Description of the task: Make an exact copy of the records, dropping all pictures.
------
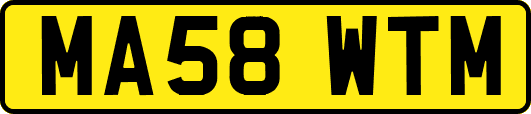 MA58WTM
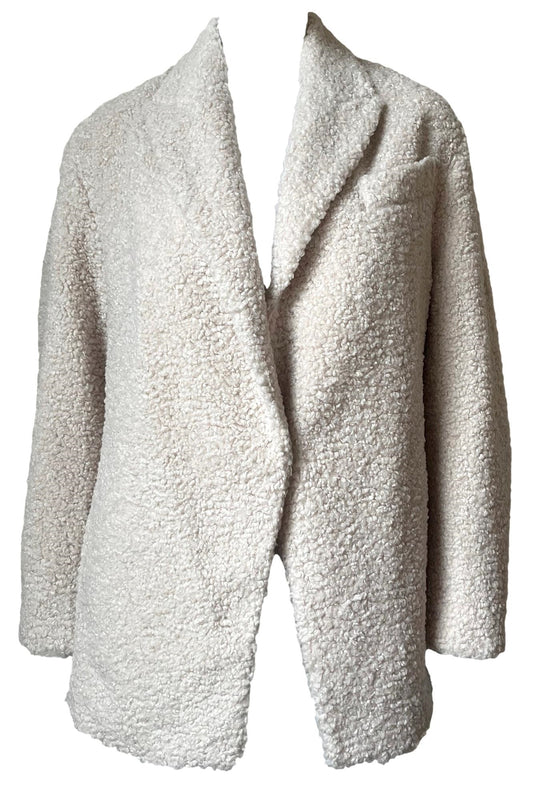Vince - Faux-Fur Blazer Coat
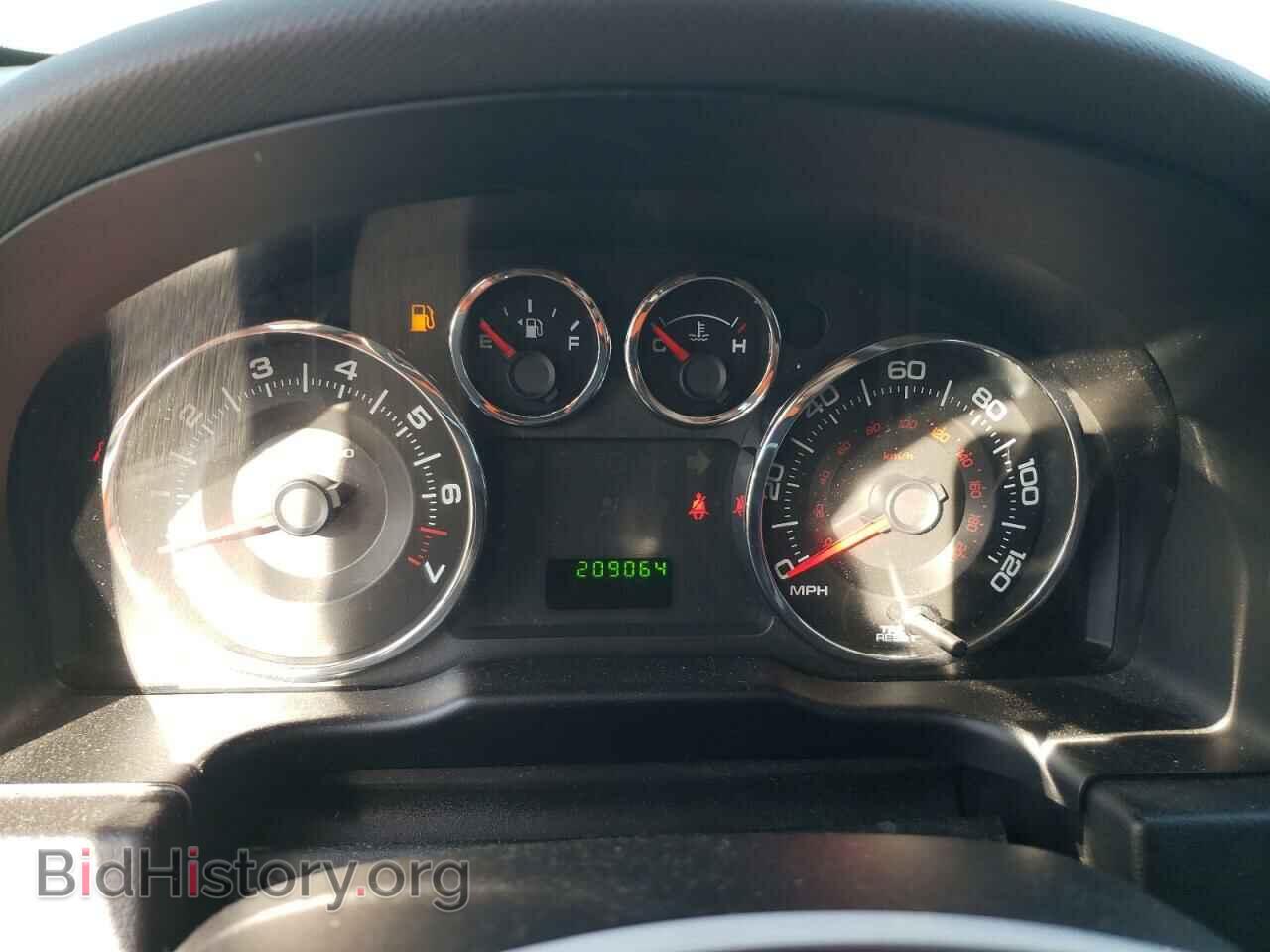 2010 FORD EDGE - VIN: 2FMDK3GCXABB26035 - Фото 9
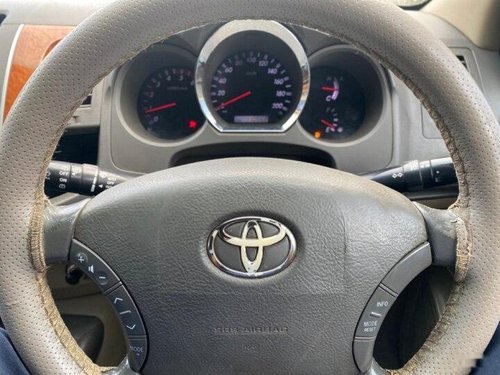 2010 Toyota Fortuner 4x4 MT for sale in Mumbai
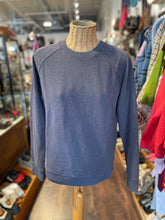 Load image into Gallery viewer, Jungmaven Charcoal Cotton solid Long sleeve Sweatshirt, Size M
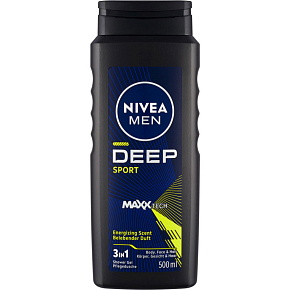 Nivea Żel pod prysznic Men Deep Sport 500ml Nivea Żel pod prysznic Men Deep Sport 500ml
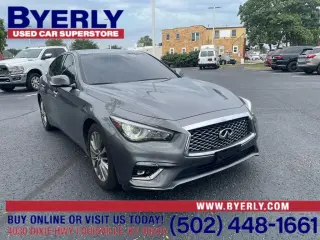 INFINITI Q50 2023 AWD Luxe Sedán de 4 puertas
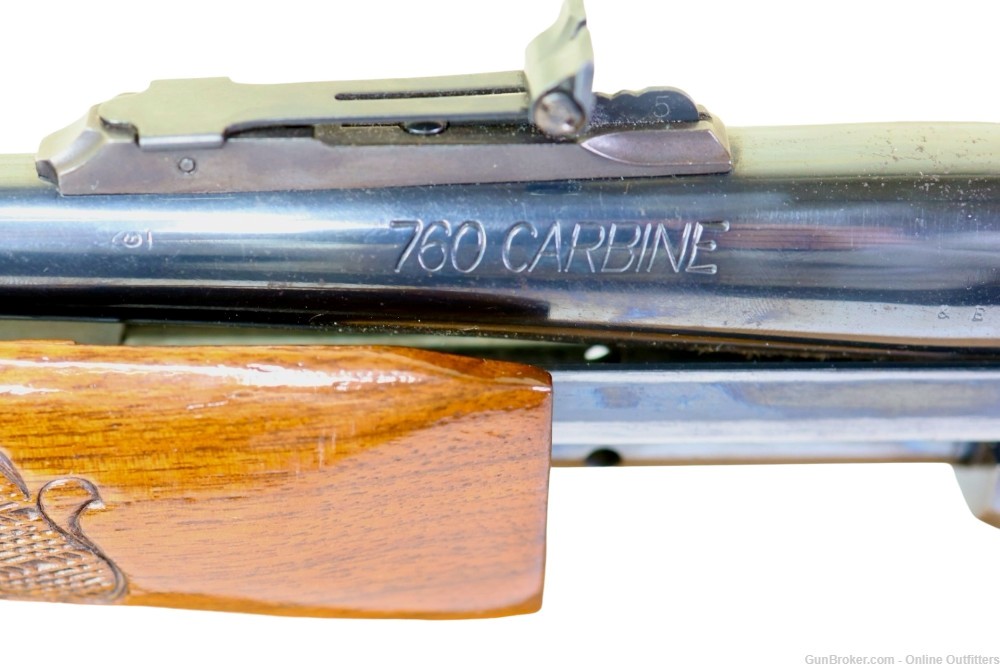Remington Gamemaster 760 Carbine 30-06 Pump Action 18.5" 4+1 Walnut Stock-img-9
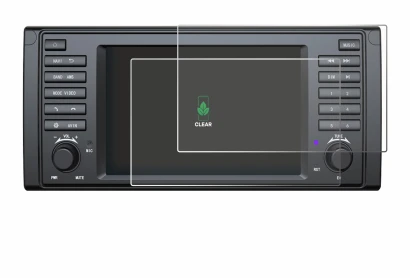 Image of the device Eonon E39A12S with a wide variety of screen protectors.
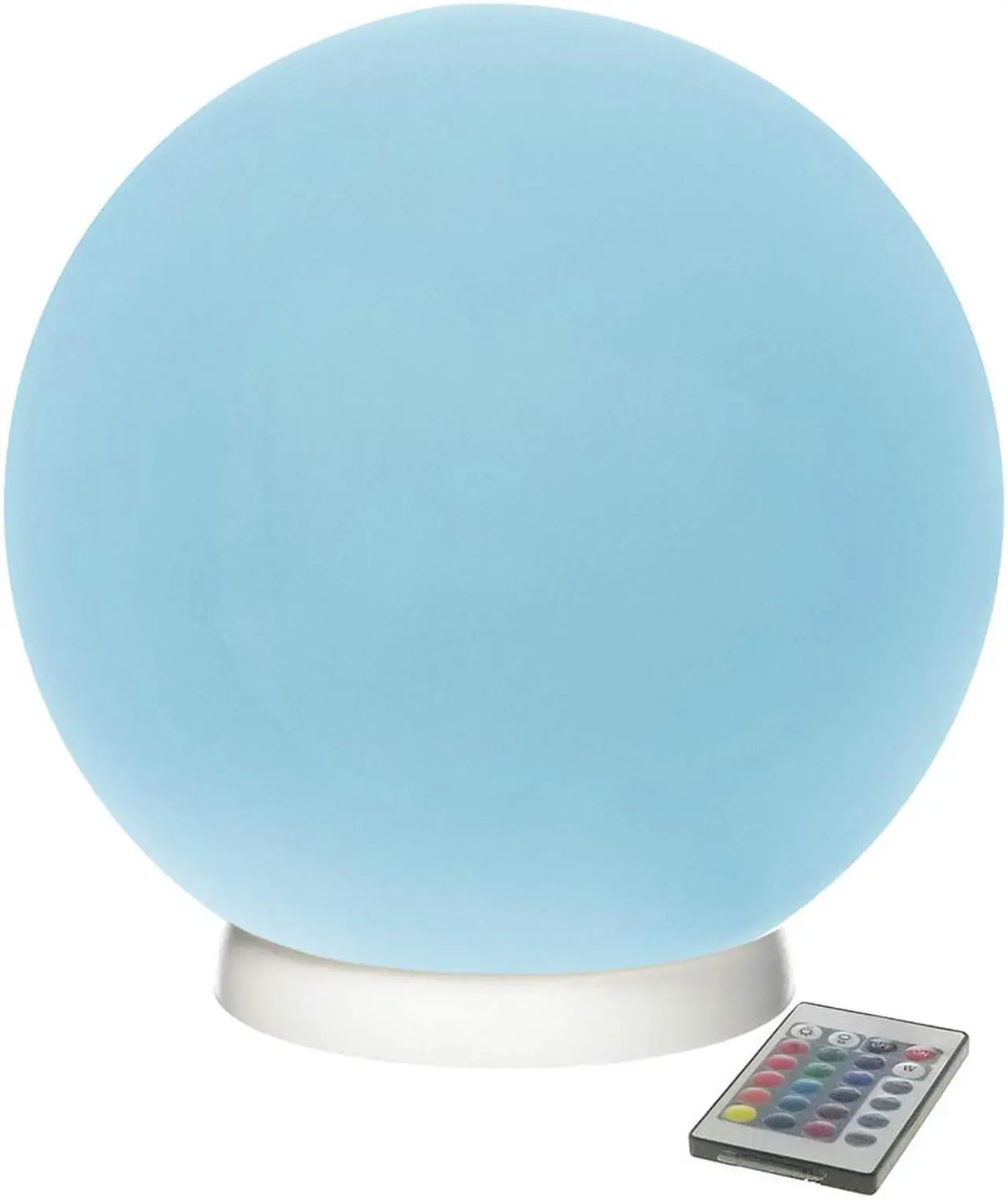 Main image of Modern Home Deluxe Floating LED Glowing Sphere w/Infrared Remote Control (10")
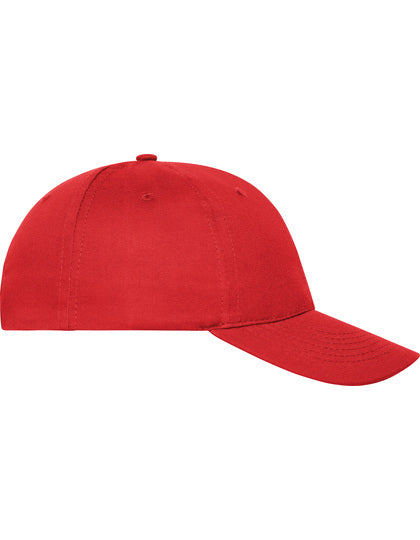 6-Panel Cap aus Bio-Baumwolle – Bild 15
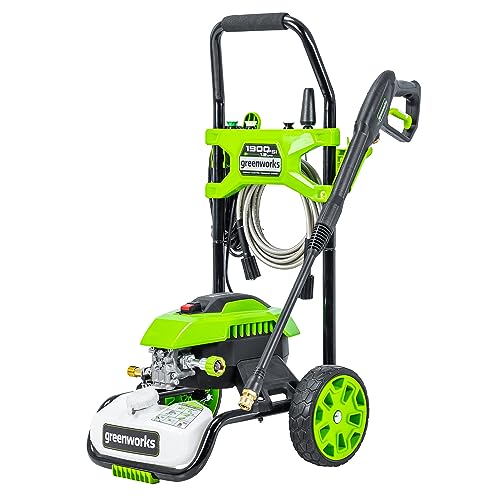 Greenworks 1900 PSI (1.2 GPM) Pressure Washer (PWMA Certified)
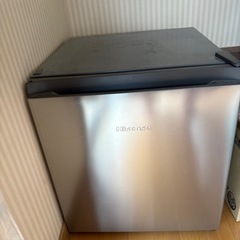 ハイセンス　45L冷蔵庫の画像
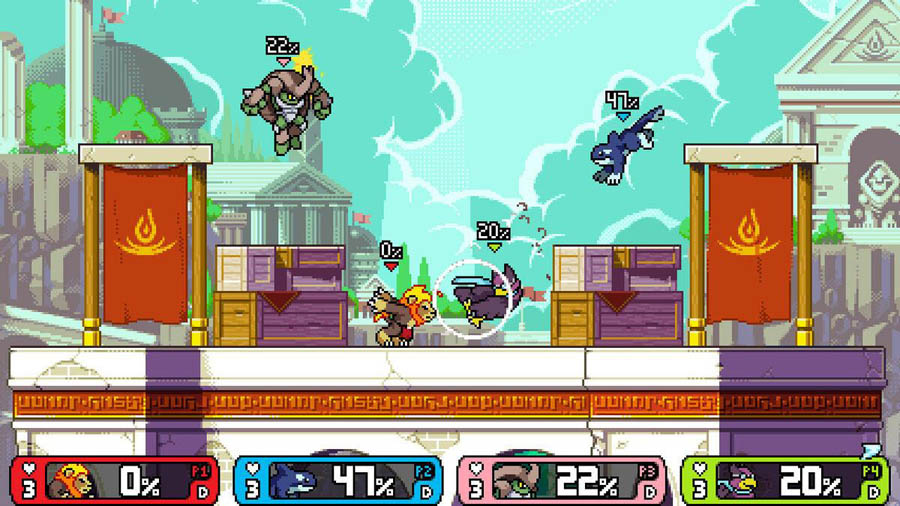 a picture of the game Rivals of Aether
------
Worked solution:
 MA58WTM
Vince - Faux-Fur Blazer Coat
 2010 FORD EDGE - VIN: 2FMDK3GCXABB26035 - Фото 9
 2010 Toyota Fortuner 4x4 MT for sale in Mumbai
 Load image into Gallery viewer, Jungmaven Charcoal Cotton solid Long sleeve Sweatshirt, Size M
 Nivea Żel pod prysznic Men Deep Sport 500ml Nivea Żel pod prysznic Men Deep Sport 500ml
 INFINITI Q50 2023 AWD Luxe Sedán de 4 puertas
Remington Gamemaster 760 Carbine 30-06 Pump Action 18.5" 4+1 Walnut Stock-img-9
 Image of the device Eonon E39A12S with a wide variety of screen protectors.
 Main image of Modern Home Deluxe Floating LED Glowing Sphere w/Infrared Remote Control (10")
 6-Panel Cap aus Bio-Baumwolle – Bild 15
 Greenworks 1900 PSI (1.2 GPM) Pressure Washer (PWMA Certified)
 ハイセンス　45L冷蔵庫の画像
 a picture of the game Rivals of Aether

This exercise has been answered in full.